Cybercrimes, Eurispes: Ict e attività criminali
Per il secondo anno consecutivo il Prof. Roberto De Vita, Direttore dell’Osservatorio IT e Sicurezza dell’Eurispes, è intervenuto al Master del Sole 24 Ore “Criminologia e Reati Economici” con due seminari sul tema “Cybercrimes – ICT e attività criminali” svolti nelle giornate dell’1 e del 2 aprile 2016.
Nell’ambito della propria attività divulgativa, l’Osservatorio mette a disposizione del pubblico di esperti, operatori della comunicazione, Istituzioni, imprese e cittadini, il materiale di ricerca realizzato appositamente per i seminari.
Un overview sul mondo delle nuove tecnologie, la loro diffusione e i rischi connessi – in termini di sicurezza – alla loro fruizione. Oltre 200 pagine di slide ricche di dati e di informazioni comparate attraverso lo studio delle fonti nazionali e internazionali più autorevoli. Una ricerca approfondita che si sviluppa in tre focus: il primo traccia uno scenario delle tecnologie e della sicurezza letto attraverso i dati, il secondo e il terzo mettono a confronto la situazione americana, europea e quella italiana.
Secondo il Prof. Roberto De Vita, Direttore dell’Osservatorio IT e Sicurezza: “Portare il tema delle nuove tecnologie verso una dimensione divulgativa è quanto mai necessario perché si formi anche presso l’opinione pubblica una vera cultura della sicurezza in questo àmbito. E ciò a partire dalla consapevolezza delle possibilità ma anche dei rischi insiti in quelli che sono ormai divenuti strumenti di uso quotidiano, che permeano sempre più le nostre esistenze. La messa in comune delle analisi prodotte dall’Osservatorio rappresenta il primo passo del nostro lavoro in questa direzione”.
Tra i dati più rilevanti emersi nel corso delle ricerche, è stato evidenziato il crescente utilizzo di Internet da parte della popolazione mondiale e il parallelo, costante, aumento di fenomeni di cybercrime, con conseguenti costi non solo per i privati ma anche e soprattutto per gli Stati.
A novembre del 2015 il 46,4% della popolazione mondiale ha accesso ad Internet. Nell’arco degli ultimi 15 anni il numero di utenti è cresciuto dell’832,5%. In crescita esponenziale è anche il numero di persone che accedono ad Internet tramite un mobile device (es. smartphone o tablet); si stima che entro il 2017 la percentuale di tali utenti sarà del 70% ed entro il 2020 il rapporto tra devices connessi e individui sarà di 6:1. Ciò comporterà maggiore attenzione ai grandi temi del cosiddetto “Internet of Things” e dell’identità digitale (ovvero sia quella delle persone sia quella dei dispositivi).
Alla diffusione di Internet si accompagna una sempre maggiore espansione dei fenomeni di cybercrime, diverso per tipologia e caratteristiche dalla criminalità ordinaria per la sua collocazione in uno spazio non delimitato geograficamente, ove risulta difficile identificare sia l’autore sia il movente dell’azione criminale. Ciò comporta la necessità di una armonizzazione delle regole e delle normative dei singoli Stati nonché la creazione di strumenti internazionali condivisi di contrasto al fenomeno globalmente inteso.

• Requisiti del problema
Rispondi alle domande seguenti in base alla selezione sui cybercrimes:
(a) In quali giornate si sono svolti i due seminari del Prof. Roberto De Vita?
(b) Quale percentuale della popolazione mondiale aveva accesso a Internet a novembre del 2015?
(c) Quale rapporto tra devices connessi e individui è stimato entro il 2020?

• Dati forniti

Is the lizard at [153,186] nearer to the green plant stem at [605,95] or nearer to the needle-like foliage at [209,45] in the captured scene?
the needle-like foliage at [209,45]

• Soluzione proposta
(a) L'1 e il 2 aprile 2016.
(b) Il 46,4%.
(c) 6:1.